Kellogg's music is spiritually charged but agile and dynamic, propelled
by percussive energy.
"Beginnings," his representation of chaos, presents surging
waves of sound atop a strongly syncopated groove. "The Spirit of
God Moved Upon the Face of the Waters" contrasts epic pronouncements
and long quiet spells with pregnant silences. "Light" is a
sprinkling of quicksilver, not a big bang.
The six musicians, who have performed "Divinum Mysterium" regularly
over the past four years, were thoroughly fluent in this music by the
time they recorded it. Their performance is so energetic and spontaneous
that it sounds improvised.
Crumb does not cite Olivier Messiaen's "Quartet for the End of
Time" as an inspiration for "Vox Balaenae," but those
who know the Messiaen will hear the kinship immediately.

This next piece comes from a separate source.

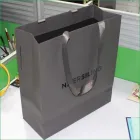 Business 1 image LIBRA PACKAGING & PRINT (PTY) LTD. Trade Presenters in Johannesburg GP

Scoring the piece for "three masked players" of electric flute,
electric cello and electric piano, Crumb begins with a vocalise "for
the beginning of time" and concludes with a "Sea Nocturne" "for
the end of time." In between are sections named for geological eras
(Archeozic, Proterozoic, etc.).
As time progresses through the eras, the musical texture grows richer,
becoming almost romantically lyrical by the concluding nocturne.
Barth,
Photinos and Kaplan play Crumb's often very subtle sounds with great
sensitivity, and pull off the more impressive feat of making his frequent
silences sound integral to the musical narrative.